# Exercise brief
Copy each of the following items word for word, without any changes.

Data items:
▬▬▬▬▬▬▬▬▬▬
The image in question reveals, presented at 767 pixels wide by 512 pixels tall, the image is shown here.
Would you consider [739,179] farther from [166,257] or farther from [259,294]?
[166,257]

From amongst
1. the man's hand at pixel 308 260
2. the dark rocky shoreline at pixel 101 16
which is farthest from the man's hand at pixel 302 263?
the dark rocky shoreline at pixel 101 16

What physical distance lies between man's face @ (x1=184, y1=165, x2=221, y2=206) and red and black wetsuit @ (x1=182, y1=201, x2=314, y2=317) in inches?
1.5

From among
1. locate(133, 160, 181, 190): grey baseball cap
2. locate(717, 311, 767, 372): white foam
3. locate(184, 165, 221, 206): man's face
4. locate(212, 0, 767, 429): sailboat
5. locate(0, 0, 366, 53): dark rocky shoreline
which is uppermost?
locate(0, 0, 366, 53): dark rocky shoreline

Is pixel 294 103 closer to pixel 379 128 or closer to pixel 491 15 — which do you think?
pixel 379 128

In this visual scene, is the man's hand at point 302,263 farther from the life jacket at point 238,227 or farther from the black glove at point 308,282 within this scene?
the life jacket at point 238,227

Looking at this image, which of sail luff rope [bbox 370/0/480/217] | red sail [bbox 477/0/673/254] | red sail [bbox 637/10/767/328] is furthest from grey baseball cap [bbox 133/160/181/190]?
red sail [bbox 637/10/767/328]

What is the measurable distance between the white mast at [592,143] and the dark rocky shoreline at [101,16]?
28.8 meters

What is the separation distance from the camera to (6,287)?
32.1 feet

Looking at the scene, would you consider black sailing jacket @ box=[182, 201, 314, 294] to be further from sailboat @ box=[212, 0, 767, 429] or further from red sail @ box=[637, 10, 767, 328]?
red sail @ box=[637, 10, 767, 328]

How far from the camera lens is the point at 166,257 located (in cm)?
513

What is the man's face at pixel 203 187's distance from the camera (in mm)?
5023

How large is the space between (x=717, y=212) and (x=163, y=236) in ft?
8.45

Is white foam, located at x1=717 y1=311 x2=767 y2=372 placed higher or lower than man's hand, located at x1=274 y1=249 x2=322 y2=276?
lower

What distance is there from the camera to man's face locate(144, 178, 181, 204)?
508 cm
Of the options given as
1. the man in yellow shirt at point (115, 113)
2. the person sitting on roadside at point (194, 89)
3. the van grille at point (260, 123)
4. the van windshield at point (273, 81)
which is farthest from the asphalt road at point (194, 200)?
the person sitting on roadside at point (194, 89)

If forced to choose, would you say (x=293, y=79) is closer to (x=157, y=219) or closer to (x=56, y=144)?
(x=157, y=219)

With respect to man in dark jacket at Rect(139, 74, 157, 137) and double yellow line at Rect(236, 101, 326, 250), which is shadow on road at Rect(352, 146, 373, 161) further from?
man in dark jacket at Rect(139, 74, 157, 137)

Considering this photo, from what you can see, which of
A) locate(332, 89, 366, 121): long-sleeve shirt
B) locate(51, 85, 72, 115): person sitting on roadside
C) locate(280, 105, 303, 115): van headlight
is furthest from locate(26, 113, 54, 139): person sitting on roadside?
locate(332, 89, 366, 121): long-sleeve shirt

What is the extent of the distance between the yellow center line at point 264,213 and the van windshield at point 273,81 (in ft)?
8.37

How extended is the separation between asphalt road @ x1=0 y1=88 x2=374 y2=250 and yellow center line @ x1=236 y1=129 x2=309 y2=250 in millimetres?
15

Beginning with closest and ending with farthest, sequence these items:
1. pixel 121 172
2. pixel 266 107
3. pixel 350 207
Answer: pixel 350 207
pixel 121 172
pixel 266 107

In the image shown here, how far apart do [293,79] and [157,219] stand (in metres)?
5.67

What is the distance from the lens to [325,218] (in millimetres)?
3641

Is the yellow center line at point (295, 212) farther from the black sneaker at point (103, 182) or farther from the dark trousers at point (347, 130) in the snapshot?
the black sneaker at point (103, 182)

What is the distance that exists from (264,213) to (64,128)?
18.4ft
▬▬▬▬▬▬▬▬▬▬
# Answer for the task
The image in question reveals, presented at 767 pixels wide by 512 pixels tall, the image is shown here.
Would you consider [739,179] farther from [166,257] or farther from [259,294]?
[166,257]

From amongst
1. the man's hand at pixel 308 260
2. the dark rocky shoreline at pixel 101 16
which is farthest from the man's hand at pixel 302 263?
the dark rocky shoreline at pixel 101 16

What physical distance lies between man's face @ (x1=184, y1=165, x2=221, y2=206) and red and black wetsuit @ (x1=182, y1=201, x2=314, y2=317) in inches?
1.5

From among
1. locate(133, 160, 181, 190): grey baseball cap
2. locate(717, 311, 767, 372): white foam
3. locate(184, 165, 221, 206): man's face
4. locate(212, 0, 767, 429): sailboat
5. locate(0, 0, 366, 53): dark rocky shoreline
which is uppermost?
locate(0, 0, 366, 53): dark rocky shoreline

Is pixel 294 103 closer to pixel 379 128 or closer to pixel 491 15 — which do you think?
pixel 379 128

In this visual scene, is the man's hand at point 302,263 farther from the life jacket at point 238,227 or farther from the black glove at point 308,282 within this scene?
the life jacket at point 238,227

Looking at this image, which of sail luff rope [bbox 370/0/480/217] | red sail [bbox 477/0/673/254] | red sail [bbox 637/10/767/328] is furthest from grey baseball cap [bbox 133/160/181/190]?
red sail [bbox 637/10/767/328]

What is the measurable distance between the white mast at [592,143] and the dark rocky shoreline at [101,16]?
28.8 meters

What is the separation distance from the camera to (6,287)?
32.1 feet

Looking at the scene, would you consider black sailing jacket @ box=[182, 201, 314, 294] to be further from sailboat @ box=[212, 0, 767, 429] or further from red sail @ box=[637, 10, 767, 328]?
red sail @ box=[637, 10, 767, 328]

How far from the camera lens is the point at 166,257 located (in cm)?
513

What is the man's face at pixel 203 187's distance from the camera (in mm)?
5023

How large is the space between (x=717, y=212) and (x=163, y=236) in ft?
8.45

Is white foam, located at x1=717 y1=311 x2=767 y2=372 placed higher or lower than man's hand, located at x1=274 y1=249 x2=322 y2=276?
lower

What distance is there from the camera to man's face locate(144, 178, 181, 204)?
508 cm
Of the options given as
1. the man in yellow shirt at point (115, 113)
2. the person sitting on roadside at point (194, 89)
3. the van grille at point (260, 123)
4. the van windshield at point (273, 81)
which is farthest from the asphalt road at point (194, 200)?
the person sitting on roadside at point (194, 89)

If forced to choose, would you say (x=293, y=79) is closer to (x=157, y=219) or closer to (x=56, y=144)?
(x=157, y=219)

With respect to man in dark jacket at Rect(139, 74, 157, 137) and double yellow line at Rect(236, 101, 326, 250), which is shadow on road at Rect(352, 146, 373, 161) further from?
man in dark jacket at Rect(139, 74, 157, 137)

Considering this photo, from what you can see, which of
A) locate(332, 89, 366, 121): long-sleeve shirt
B) locate(51, 85, 72, 115): person sitting on roadside
C) locate(280, 105, 303, 115): van headlight
is furthest from locate(26, 113, 54, 139): person sitting on roadside?
locate(332, 89, 366, 121): long-sleeve shirt

What is the extent of the distance between the yellow center line at point 264,213 and the van windshield at point 273,81 (in ft)?
8.37

How extended is the separation between asphalt road @ x1=0 y1=88 x2=374 y2=250 and yellow center line @ x1=236 y1=129 x2=309 y2=250 in millimetres?
15

Beginning with closest and ending with farthest, sequence these items:
1. pixel 121 172
2. pixel 266 107
3. pixel 350 207
Answer: pixel 350 207
pixel 121 172
pixel 266 107

In the image shown here, how far apart do [293,79] and [157,219] stand (in metres)?
5.67

What is the distance from the lens to [325,218] (in millimetres)?
3641

Is the yellow center line at point (295, 212) farther from the black sneaker at point (103, 182) or farther from the dark trousers at point (347, 130) in the snapshot?
the black sneaker at point (103, 182)

What is the distance that exists from (264,213) to (64,128)?
18.4ft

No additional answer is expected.